# Instrução a:
Cite literalmente o trecho do texto que vai de "(Aristóteles)" a "dirigido o Barbarella.".

── Texto

Atualizado em 19 de julho de 2007 15:59

 

"Se todos os homens rivalizassem em nobreza e se esforçassem por realizar as ações mais nobres, então todas as necessidades comuns seriam satisfeitas e cada indivíduo possuiria os maiores bens, se na verdade a virtude for de tal valor".

(Aristóteles)

Quando resolveram criar aquela baía de Guanabara artificial lá em Brasília, para que os cariocas não sentissem saudade dos bons tempos do Palácio do Catete e arredores, eu fui contra. Não que eu mandasse alguma coisa, mas o brasileiro tem essa mania de achar que entende de tudo e eu manifestei essa opinião, não sei se foi ao Zé Carlos Bettiol, que nos havia solenemente tonsurado no trote de ingresso na faculdade, coisa que o Campbell chama de "rito de passagem" e que alguns ignorantes querem proibir, ou ao Roger Vadim da Costa Arsky, que já usava aquele bigode de lorde inglês que ostenta até hoje e ainda não havia dirigido o Barbarella.

────
── Dados de entrada

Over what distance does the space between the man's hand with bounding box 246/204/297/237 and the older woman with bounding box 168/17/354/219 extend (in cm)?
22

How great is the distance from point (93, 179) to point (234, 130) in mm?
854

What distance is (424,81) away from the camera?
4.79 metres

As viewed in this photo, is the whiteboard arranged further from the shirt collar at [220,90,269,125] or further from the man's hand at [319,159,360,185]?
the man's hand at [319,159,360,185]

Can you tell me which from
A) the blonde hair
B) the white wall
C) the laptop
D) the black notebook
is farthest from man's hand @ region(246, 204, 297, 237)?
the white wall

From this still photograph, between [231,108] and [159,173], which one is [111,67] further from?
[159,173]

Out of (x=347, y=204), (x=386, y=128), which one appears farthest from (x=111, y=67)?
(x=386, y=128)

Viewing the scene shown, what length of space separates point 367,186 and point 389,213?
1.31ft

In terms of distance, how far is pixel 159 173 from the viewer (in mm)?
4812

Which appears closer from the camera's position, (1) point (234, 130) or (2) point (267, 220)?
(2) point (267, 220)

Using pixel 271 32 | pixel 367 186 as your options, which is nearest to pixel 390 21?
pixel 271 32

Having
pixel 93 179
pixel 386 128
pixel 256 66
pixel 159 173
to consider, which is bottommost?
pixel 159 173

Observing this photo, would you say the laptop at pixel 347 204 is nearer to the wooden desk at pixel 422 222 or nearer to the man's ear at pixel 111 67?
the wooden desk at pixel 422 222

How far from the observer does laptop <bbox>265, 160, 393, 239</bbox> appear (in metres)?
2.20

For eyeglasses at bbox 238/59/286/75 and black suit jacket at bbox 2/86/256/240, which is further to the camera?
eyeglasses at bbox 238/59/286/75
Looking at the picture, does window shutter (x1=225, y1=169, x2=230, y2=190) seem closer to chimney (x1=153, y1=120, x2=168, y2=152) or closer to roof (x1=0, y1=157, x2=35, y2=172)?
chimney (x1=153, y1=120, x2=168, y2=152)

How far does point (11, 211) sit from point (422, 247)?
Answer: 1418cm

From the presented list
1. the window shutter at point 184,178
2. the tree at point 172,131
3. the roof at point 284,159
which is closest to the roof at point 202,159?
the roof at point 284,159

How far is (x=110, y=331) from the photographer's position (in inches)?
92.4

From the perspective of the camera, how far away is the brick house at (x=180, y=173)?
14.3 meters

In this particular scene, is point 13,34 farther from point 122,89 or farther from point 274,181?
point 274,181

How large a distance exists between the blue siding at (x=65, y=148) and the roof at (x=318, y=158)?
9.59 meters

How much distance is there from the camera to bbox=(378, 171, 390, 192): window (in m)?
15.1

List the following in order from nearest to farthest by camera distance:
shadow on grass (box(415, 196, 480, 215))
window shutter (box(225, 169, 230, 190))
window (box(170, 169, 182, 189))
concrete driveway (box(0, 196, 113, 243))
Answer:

────

# Instrução b:
Reescreva as linhas dos dados de entrada, da que contém "List the following" até o fim delas, trocando "concrete driveway" por "gravel driveway" e mantendo todo o resto inalterado.

# Resposta a:
(Aristóteles)

Quando resolveram criar aquela baía de Guanabara artificial lá em Brasília, para que os cariocas não sentissem saudade dos bons tempos do Palácio do Catete e arredores, eu fui contra. Não que eu mandasse alguma coisa, mas o brasileiro tem essa mania de achar que entende de tudo e eu manifestei essa opinião, não sei se foi ao Zé Carlos Bettiol, que nos havia solenemente tonsurado no trote de ingresso na faculdade, coisa que o Campbell chama de "rito de passagem" e que alguns ignorantes querem proibir, ou ao Roger Vadim da Costa Arsky, que já usava aquele bigode de lorde inglês que ostenta até hoje e ainda não havia dirigido o Barbarella.

# Resposta b:
List the following in order from nearest to farthest by camera distance:
shadow on grass (box(415, 196, 480, 215))
window shutter (box(225, 169, 230, 190))
window (box(170, 169, 182, 189))
gravel driveway (box(0, 196, 113, 243))
Answer:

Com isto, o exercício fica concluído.